I am grateful that we still have our signature space at that beach as our favorite spot.  I am likewise grateful that I have a new little spot there on the sandy grass by the curb.  I am not sure who will ever give this little spot second glance as they walk passed, but in our Special journey, I am seeing spots.




September 30, 2015

Sand Traps


It is the last day of September and I think I just now finally captured the final few surviving grains of sand that have been ever haunting my floors since our beach trip at the end of August.

Funny how there is still a beach, because I was pretty sure we brought it all home with us.

Sand in their fingers, sand in their toes, sand in their cracks and sand up their nose.

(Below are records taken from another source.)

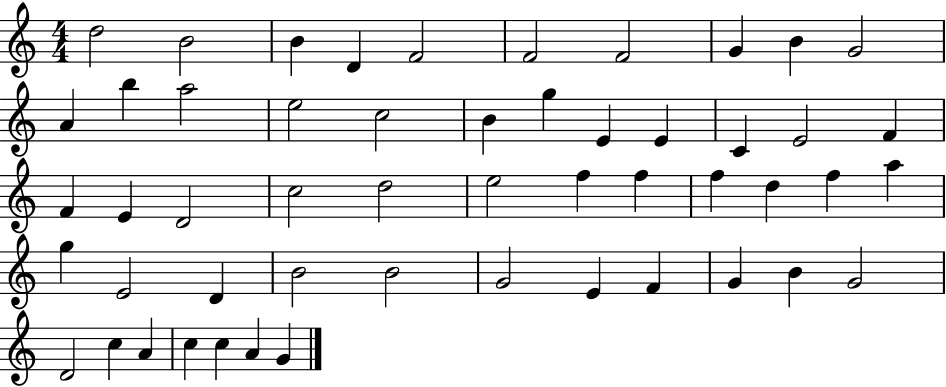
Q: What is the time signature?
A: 4/4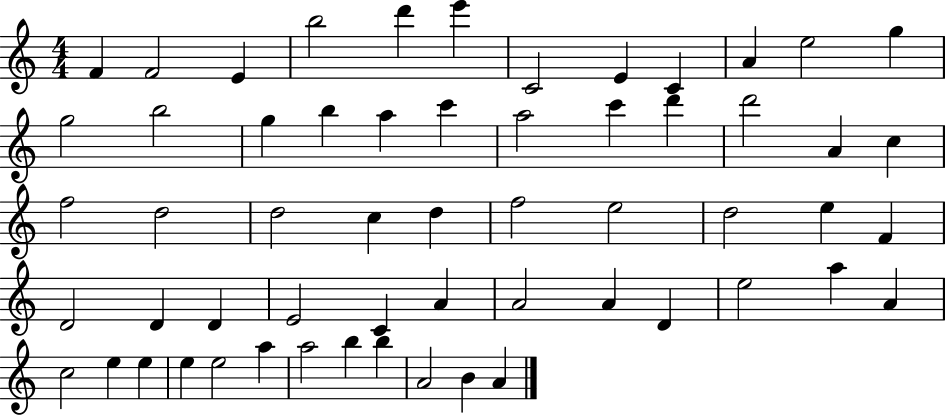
X:1
T:Untitled
M:4/4
L:1/4
K:C
F F2 E b2 d' e' C2 E C A e2 g g2 b2 g b a c' a2 c' d' d'2 A c f2 d2 d2 c d f2 e2 d2 e F D2 D D E2 C A A2 A D e2 a A c2 e e e e2 a a2 b b A2 B A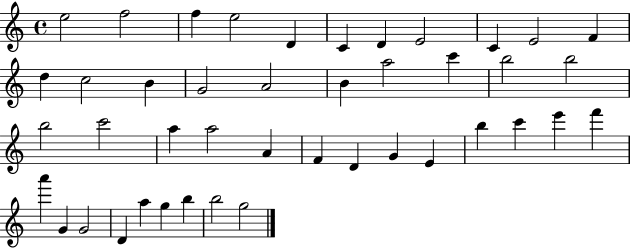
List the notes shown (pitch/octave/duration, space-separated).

E5/h F5/h F5/q E5/h D4/q C4/q D4/q E4/h C4/q E4/h F4/q D5/q C5/h B4/q G4/h A4/h B4/q A5/h C6/q B5/h B5/h B5/h C6/h A5/q A5/h A4/q F4/q D4/q G4/q E4/q B5/q C6/q E6/q F6/q A6/q G4/q G4/h D4/q A5/q G5/q B5/q B5/h G5/h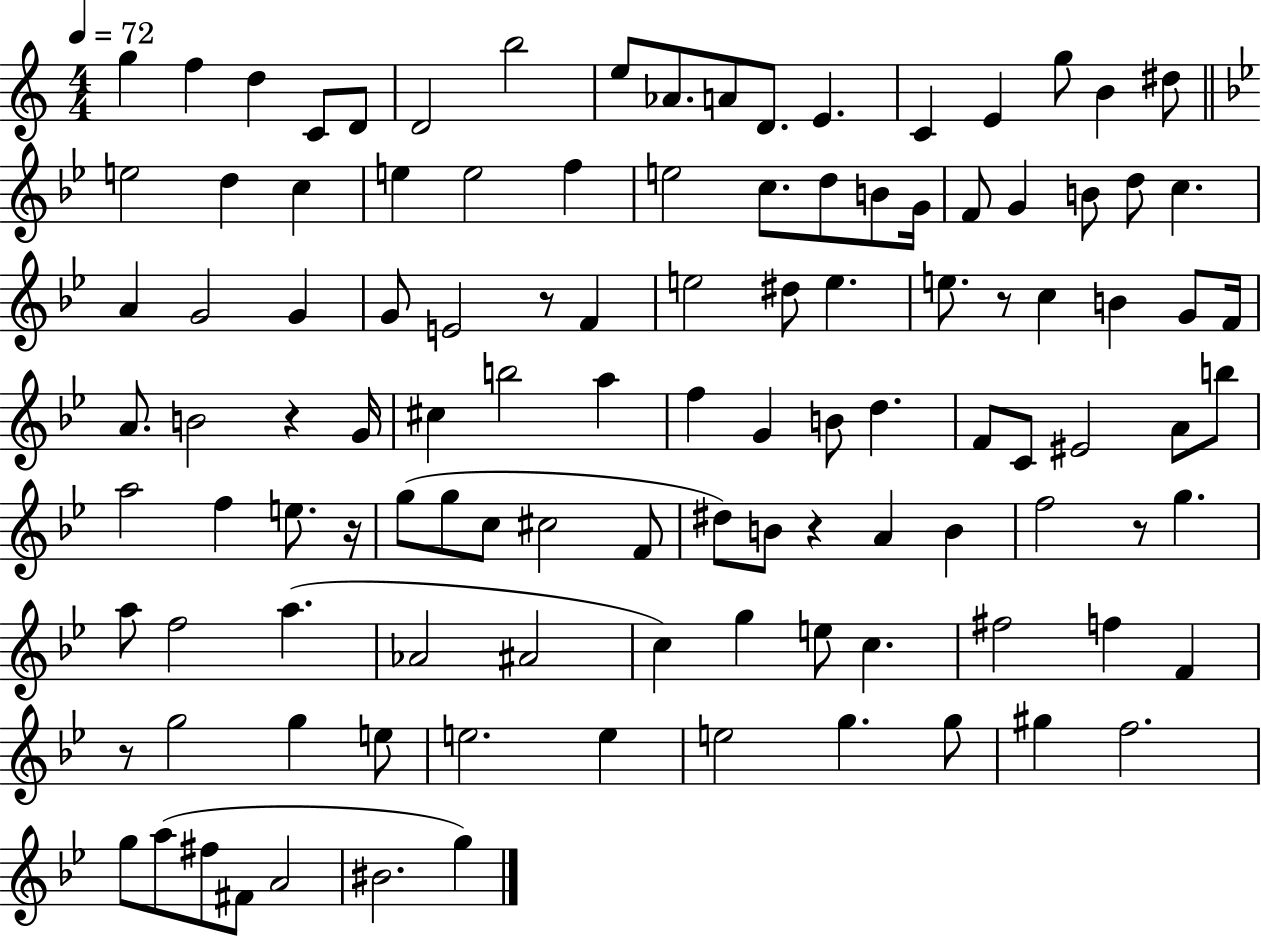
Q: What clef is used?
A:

Our last vacation of the season was so much fun.  The older kids have grown sufficient enough brain to manage themselves at the beach.  They don't go out too far if the current is strong.  If a wave topples them upside down they are of sound mind to know how to stand back up.  They had an independent blast and enjoyed having grandma join us.

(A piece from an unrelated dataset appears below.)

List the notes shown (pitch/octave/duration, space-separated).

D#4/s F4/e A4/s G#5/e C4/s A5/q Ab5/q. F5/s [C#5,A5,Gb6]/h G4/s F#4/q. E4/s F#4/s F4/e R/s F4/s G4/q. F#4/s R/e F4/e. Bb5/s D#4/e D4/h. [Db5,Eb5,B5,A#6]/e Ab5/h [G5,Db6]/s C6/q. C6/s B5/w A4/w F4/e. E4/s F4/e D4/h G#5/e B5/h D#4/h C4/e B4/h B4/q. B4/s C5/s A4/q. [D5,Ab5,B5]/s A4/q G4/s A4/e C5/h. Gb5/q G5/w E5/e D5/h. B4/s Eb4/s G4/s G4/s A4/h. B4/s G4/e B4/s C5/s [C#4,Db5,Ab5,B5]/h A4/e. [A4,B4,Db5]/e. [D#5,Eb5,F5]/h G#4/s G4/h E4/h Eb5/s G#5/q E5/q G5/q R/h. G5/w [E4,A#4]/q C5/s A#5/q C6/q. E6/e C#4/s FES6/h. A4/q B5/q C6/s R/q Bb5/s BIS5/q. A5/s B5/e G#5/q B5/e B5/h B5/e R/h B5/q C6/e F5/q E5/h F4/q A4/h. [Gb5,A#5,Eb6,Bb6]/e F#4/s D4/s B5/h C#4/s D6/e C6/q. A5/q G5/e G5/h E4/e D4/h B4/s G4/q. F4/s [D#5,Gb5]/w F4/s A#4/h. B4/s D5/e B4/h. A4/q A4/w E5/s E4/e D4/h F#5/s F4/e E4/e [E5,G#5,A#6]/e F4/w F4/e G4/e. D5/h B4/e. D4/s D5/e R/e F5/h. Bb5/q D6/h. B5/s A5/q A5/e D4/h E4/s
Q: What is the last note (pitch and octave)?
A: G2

Eliza, on the other hand, would be carried off to western Africa if we let her.


Bridger has made great progress from his early years of vomiting if a grain of sand touched him.  Sand = beach, which consequently = lots of vomit as I would try to keep seaside family vacations happening.  Now he tolerates sand everywhere and his signature sand trail he makes bum scooting from our umbrella to the surf leaves sand trapped in every possible crack he has.


Have I mentioned how much we love our beach wheelchair?!



The one who was doubting the fun in this whole beach thing was Ty.  Watching him walk on sand made us all double over in laughter.  He made it look challenging, like each step he was placing a precarious paw on a balance beam.  It was quite a sight watching the big tough service dog tiptoeing through the sand.


He adjusted to it after the second day and found his dutiful place playing with Bridger. While Alan was playing in the waves with the other kids, Bridger was playing in the safety of the shade building sand hills that Ty would promptly destroy on command -- repeated over and over.  Then Bridger would bury something and Ty would dig to uncover it -- repeated over and over.







The sensory elements each outing become overwhelming to Bridger after an hour so he assumes his signature position with me holding him in my beach chair, head on a towel wedged into my elbow, cool damp washcloth over his eyes, legs propped on the armrest and me pressing my finger into his ear to block out all auditory input.  And there I sit for an hour while he shuts down and my arm sends shockwaves of burning muscle up my body holding that precarious position with an 80 pound weight.


It is bliss.  Except for that dead arm part.

The fun doesn't end when the sun goes down.  Night swimming is one of the kids favorite things to do and I love that it acts as a preliminary filter to get the sand out of the cracks.



In the evenings, after we were all de-sanded for the night, we get sandy one more time and go hunt for crabs by flashlight.  Besides the sand that we carried into our condo each night, the other half of the beach went up Ty's nose.  We took off his work vest after Bridger was in bed and discovered that Ty is an expert crab hunter!  Nevermind the annoyance of snorting up the sand, he thought this was the best job ever!  Every hair of his tail was on point as he chased down the trails of the crabs and found every one. 








As all good things must come to an end, this was our farewell to summer.  We had our annual ice cream for dinner to bid adieu to flip flops, shorts, sunscreen and lazy days until next year.